My aunt has been visiting, and she and my mom were going to cook dinner and serve it for everyone yesterday. I suggested my house instead of mom’s small apartment, since it’s bigger and more room for everyone to move around and the kids could swim while they cook and play instead of getting fussed at. So the two women came with food in hand and I took the 8 and almost two year old and we went to play.
Mom came out and asked “where are your pans?” “Face the stove, on your left.”
“Where is the “aluminum foil?” “Face the sink, second drawer down.”
This went on all afternoon, as she needed various items in my kitchen and pantry. I was able to not only tell her they were in the pantry, but what shelf and what side of the pantry. My mom and my aunt are not organized women. I love both of them, but they would have had to hunt in their own kitchens for those items before they could have told me where they were. Because I keep my kitchen well organized, I was able to continue playing with my two little cousins and didn’t have to go into the kitchen to find a single thing all afternoon. It felt really good.
Now sure, keeping a house well organized is work. I’ll be the first to admit it takes work, time, and attention. But it does have payoffs.
1) It saves time and money: I only own 1 of each item, because each item in my house has a place and it stays in it’s place. So I don’t need several versions of that item, because I can never find it. This not only saves me money, it saves me time, because I am not always looking for the item.
2) It eliminates stress. Instead of searching and searching for an item and then giving up and sending a teenager to the store to buy it, I knew where the item was. (Yes, even my egg plate. LOL) It’s stressful to always be searching for items you can’t find.
3) It eliminates clutter. If I only have one of each item and they each have a place, then I have less items, hence less clutter. I live in a large house. I have plenty of room. But I have very little stuff. I have plenty of furniture for each room, but not a lot of clutter. My office probably is the most cluttered, because it houses my genealogy books, and photocopies, plus all the guinea pig stuff.
4) It eliminates debt. Purchasing something you already own, because you can’t find it, causes debt. When my mother moved she had 4 copies of the same CD, all still in the shrink wrap. She’d never listened to it at all, because she could not find it and she kept forgetting she owned it. Having a place for it would have meant that she would have listened to it and not repurchased it. It would have meant about $40 in her pocket too.
5) It eliminates anger. Not only does the person who lives with too much stuff stay angry, because they can’t deal with the frustration of never finding anything, but the people who eventually have to deal with the stuff when they die or go into a nursing home, or a small living space have to deal with a lot of anger. It’s a life wasted on stuff. Purchasing stuff instead of living life.

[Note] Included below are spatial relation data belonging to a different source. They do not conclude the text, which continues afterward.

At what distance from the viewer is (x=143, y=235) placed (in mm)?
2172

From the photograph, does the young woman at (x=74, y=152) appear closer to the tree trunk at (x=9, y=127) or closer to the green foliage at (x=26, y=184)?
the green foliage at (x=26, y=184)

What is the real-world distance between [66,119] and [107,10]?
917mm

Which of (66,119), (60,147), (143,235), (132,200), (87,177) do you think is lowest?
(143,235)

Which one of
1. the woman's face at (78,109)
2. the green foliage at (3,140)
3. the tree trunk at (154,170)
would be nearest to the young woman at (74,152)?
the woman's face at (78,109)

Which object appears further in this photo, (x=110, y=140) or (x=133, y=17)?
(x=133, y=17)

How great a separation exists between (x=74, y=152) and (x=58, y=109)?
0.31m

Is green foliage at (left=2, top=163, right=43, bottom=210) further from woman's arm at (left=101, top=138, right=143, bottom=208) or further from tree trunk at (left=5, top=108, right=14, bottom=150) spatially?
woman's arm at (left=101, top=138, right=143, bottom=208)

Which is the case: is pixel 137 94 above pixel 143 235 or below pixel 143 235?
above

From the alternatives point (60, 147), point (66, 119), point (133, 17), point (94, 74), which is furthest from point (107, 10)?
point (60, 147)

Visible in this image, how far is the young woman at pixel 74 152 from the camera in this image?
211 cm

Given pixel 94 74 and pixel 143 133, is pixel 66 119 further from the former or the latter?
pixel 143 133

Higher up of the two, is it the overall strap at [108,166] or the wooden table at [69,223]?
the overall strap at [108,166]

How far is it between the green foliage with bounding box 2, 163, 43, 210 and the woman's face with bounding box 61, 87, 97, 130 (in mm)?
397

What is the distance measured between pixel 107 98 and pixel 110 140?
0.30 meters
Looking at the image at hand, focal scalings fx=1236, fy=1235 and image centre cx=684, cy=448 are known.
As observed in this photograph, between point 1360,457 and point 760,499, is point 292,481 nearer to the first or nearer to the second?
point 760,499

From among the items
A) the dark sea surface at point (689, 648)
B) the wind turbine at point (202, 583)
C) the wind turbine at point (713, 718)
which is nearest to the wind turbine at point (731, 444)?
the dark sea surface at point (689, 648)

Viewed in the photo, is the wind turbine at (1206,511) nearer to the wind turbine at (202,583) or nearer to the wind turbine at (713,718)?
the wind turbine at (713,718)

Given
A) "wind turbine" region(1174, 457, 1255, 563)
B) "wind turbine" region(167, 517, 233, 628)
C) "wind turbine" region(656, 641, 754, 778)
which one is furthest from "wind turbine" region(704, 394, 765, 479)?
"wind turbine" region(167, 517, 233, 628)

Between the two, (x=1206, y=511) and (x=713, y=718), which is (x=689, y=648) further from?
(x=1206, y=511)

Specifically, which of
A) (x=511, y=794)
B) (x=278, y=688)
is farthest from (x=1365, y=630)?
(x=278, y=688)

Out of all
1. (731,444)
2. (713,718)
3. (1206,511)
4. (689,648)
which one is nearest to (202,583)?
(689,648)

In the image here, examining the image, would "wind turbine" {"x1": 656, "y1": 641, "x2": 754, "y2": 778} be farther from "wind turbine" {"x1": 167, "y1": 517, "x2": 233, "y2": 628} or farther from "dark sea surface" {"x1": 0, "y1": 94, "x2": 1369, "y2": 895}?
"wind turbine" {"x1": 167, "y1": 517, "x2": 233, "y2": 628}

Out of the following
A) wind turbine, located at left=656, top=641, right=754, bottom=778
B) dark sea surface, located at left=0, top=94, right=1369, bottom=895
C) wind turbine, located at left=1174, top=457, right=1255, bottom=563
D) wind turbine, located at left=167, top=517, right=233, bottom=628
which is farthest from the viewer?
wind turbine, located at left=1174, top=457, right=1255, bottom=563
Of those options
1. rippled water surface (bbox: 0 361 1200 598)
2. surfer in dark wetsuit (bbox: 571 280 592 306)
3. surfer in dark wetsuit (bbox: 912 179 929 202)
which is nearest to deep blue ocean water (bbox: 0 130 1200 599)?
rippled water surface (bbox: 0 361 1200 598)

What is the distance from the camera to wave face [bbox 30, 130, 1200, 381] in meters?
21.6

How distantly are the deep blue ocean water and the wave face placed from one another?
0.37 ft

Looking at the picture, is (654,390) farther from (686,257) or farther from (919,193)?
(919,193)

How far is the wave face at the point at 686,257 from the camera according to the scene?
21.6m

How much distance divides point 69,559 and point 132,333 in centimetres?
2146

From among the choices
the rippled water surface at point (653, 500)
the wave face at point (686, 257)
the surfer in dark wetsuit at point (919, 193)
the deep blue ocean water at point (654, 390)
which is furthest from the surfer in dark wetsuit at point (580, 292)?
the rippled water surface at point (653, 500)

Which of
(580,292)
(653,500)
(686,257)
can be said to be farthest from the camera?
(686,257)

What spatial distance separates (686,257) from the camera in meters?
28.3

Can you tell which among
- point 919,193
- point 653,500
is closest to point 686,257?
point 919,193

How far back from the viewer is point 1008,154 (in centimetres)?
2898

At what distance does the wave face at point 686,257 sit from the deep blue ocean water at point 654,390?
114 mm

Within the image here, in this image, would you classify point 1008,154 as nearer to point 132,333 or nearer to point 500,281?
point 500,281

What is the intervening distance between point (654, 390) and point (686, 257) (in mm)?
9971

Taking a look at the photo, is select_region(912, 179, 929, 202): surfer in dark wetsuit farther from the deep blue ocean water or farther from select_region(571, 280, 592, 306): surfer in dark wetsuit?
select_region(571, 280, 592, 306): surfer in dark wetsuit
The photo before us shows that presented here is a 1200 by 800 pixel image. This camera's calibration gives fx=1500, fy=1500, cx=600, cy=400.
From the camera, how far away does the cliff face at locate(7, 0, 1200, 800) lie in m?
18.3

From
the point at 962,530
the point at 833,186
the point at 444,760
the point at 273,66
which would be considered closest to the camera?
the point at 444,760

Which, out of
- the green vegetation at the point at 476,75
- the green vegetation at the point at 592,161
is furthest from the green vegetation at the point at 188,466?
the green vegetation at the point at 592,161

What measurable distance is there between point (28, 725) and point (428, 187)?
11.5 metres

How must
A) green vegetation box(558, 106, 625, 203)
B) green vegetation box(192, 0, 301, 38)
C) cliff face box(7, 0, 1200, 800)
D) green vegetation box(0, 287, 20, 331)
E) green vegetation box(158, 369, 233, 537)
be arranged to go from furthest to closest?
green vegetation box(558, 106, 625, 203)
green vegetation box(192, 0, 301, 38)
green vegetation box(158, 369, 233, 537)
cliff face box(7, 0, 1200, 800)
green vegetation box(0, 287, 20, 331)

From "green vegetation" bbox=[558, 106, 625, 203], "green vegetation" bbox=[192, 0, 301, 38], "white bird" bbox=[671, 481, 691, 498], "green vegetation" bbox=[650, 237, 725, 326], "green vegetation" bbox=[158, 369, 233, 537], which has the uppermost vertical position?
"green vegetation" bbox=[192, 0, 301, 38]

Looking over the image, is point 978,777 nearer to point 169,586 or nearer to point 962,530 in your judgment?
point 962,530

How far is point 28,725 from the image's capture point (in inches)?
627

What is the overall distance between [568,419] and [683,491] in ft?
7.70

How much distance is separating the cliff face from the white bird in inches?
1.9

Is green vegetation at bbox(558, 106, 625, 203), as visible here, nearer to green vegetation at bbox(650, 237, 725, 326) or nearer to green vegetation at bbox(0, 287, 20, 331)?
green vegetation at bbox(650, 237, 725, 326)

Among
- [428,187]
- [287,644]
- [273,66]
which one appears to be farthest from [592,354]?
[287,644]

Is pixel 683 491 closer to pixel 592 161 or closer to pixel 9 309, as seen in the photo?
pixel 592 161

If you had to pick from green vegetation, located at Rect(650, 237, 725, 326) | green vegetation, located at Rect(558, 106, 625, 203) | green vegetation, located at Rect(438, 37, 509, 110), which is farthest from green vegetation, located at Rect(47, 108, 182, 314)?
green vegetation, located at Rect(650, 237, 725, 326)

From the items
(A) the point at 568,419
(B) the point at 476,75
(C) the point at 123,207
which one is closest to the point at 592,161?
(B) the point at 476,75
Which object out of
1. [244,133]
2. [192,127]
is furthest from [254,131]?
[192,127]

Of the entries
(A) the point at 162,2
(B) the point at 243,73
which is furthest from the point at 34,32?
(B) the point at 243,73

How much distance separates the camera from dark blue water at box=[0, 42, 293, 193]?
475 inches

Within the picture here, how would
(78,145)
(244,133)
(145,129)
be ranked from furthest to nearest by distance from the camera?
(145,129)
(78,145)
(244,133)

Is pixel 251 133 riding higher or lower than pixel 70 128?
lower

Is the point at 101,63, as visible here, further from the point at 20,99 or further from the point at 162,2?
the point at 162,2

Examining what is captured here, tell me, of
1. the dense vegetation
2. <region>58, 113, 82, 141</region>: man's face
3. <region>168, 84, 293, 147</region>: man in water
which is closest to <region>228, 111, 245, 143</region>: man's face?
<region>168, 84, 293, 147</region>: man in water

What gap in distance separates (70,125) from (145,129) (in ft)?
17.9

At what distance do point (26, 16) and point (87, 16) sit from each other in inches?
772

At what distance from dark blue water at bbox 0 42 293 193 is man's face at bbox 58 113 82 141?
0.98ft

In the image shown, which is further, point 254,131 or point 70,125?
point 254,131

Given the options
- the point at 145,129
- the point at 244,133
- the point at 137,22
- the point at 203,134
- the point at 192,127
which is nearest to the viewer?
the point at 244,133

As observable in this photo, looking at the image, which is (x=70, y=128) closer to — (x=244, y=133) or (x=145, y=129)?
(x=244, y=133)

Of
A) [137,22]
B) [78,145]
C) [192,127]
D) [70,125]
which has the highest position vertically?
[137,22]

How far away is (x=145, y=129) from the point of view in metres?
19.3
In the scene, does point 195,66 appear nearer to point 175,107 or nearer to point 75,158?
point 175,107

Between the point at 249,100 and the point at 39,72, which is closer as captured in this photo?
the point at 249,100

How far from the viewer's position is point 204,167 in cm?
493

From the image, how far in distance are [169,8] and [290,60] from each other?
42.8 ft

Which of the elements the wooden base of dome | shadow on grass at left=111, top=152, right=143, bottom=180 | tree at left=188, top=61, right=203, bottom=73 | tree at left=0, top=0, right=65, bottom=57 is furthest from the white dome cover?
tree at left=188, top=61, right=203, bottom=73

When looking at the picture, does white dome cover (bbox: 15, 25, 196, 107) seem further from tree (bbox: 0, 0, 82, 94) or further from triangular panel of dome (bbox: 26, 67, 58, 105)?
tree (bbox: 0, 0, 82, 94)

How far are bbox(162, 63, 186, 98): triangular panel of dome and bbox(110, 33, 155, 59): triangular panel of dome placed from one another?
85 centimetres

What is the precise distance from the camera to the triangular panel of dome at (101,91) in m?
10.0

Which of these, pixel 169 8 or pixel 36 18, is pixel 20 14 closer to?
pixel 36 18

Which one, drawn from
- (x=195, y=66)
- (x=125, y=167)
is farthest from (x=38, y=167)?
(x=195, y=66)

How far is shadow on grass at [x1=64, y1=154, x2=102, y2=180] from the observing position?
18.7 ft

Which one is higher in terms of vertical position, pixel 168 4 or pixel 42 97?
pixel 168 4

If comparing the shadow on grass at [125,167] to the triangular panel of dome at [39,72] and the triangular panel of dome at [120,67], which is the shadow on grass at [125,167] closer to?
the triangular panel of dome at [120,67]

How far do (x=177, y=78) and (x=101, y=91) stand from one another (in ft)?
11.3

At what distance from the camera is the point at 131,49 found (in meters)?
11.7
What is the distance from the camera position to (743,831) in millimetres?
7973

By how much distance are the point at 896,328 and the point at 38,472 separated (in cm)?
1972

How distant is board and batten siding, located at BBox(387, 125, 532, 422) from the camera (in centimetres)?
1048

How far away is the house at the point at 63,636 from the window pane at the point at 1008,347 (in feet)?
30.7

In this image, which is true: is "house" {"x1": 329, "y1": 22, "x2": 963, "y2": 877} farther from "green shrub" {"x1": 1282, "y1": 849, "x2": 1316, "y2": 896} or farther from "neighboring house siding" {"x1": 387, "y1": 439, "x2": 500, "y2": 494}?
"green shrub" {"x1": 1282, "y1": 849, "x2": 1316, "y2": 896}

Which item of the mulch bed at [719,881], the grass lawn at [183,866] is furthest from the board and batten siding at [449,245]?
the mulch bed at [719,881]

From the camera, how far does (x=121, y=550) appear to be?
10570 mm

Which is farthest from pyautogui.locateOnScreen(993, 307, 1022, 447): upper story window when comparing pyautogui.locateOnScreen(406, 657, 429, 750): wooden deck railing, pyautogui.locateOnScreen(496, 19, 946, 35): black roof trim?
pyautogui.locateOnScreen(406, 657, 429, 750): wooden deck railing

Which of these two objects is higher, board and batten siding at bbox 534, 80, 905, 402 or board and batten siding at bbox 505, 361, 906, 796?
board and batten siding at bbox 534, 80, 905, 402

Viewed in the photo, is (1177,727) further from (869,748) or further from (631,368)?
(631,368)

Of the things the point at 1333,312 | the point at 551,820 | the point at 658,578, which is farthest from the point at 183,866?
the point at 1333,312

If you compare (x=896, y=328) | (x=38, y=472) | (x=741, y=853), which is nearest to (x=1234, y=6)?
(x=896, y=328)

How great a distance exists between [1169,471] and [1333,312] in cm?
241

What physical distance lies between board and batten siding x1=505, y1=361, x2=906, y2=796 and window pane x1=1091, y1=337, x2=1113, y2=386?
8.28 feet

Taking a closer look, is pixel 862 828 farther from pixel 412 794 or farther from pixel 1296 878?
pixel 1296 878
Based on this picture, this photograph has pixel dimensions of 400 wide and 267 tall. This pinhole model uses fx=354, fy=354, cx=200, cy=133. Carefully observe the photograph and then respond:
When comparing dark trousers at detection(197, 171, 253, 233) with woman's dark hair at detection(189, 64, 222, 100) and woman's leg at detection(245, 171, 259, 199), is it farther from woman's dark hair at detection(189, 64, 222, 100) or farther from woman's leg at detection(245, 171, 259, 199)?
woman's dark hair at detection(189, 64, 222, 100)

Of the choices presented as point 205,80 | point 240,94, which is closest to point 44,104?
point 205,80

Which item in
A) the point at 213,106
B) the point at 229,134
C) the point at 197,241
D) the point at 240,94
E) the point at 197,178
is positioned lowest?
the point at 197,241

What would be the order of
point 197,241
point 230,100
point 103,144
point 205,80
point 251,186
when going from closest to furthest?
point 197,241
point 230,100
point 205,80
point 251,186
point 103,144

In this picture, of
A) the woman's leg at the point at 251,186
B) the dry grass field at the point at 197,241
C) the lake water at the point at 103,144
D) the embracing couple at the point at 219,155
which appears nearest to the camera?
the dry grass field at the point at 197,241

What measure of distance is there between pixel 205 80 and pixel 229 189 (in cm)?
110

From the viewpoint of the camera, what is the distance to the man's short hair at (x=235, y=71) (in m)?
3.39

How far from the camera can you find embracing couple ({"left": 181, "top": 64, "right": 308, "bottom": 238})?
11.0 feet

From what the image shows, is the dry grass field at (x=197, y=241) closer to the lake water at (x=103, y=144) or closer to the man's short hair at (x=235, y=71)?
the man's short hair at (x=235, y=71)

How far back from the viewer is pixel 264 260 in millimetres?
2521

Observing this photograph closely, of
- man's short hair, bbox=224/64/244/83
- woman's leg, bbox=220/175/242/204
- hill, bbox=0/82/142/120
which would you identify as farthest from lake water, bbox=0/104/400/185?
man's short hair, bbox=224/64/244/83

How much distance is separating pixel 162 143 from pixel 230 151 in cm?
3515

I am not opposed to owning things. I own beautiful things. My great grandmother’s platter hangs on my kitchen wall. It has all the scratches from numerous meals she served her family. My husband’s grandmother’s corn bowl is in my cabinet. I serve corn in it almost every night, just like she did. My mother’s beautiful quilts adorn my children’s beds every holiday, a reminder of a time when she had too much time on her hands and a lot of stress to deal with and she sewed to deal with it. The antique sewing machine my dad redid just for me, because he knew I loved beautiful things. It’s a trestle sewing machine and it still works. A beautiful dresser I bought at a consignment shop to store the kids school supplies in. It’s absolutely gorgeous. You see each of those things have meaning to me and they take up room in my house.
But what doesn’t take up room are clothes that no longer make me look nice. If they don’t fit or are torn, I get rid of them, they may look nice on someone else. Toys the kids no longer play with go as well. Some other child may play with them. I did keep some special toys, legos, a dollhouse, hotwheels, for my grandkids and for when I have kids come to visit. They’ve come in handy this week.
Once you get rid of the things that you don’t need and that aren’t beautiful any more, then you can make room for the things in your life that are. My house is very sparsely decorated. On the walls are ancestors pictures, and a few clocks that I grew up hearing cuckoo. They don’t work anymore, but are still gorgeous works of art.
Yup, it’s nice to be able to tell exactly where everything in your house is. Yes, I have three kids, so sometimes they aren’t there when I go looking. I admit, sometimes I have to holler and say, “Who has my scissors!” But at least I know they are missing. And it feels good to put the item back in its place…
It also feels good to be able to get up in the middle of the night and walk around in the total darkness of my house without tripping. I know where all the furniture is and there’s nothing in the floor to fall over. Because the rooms are mostly open spaces, I can walk freely, even in the middle of the night. That feels really good and safe.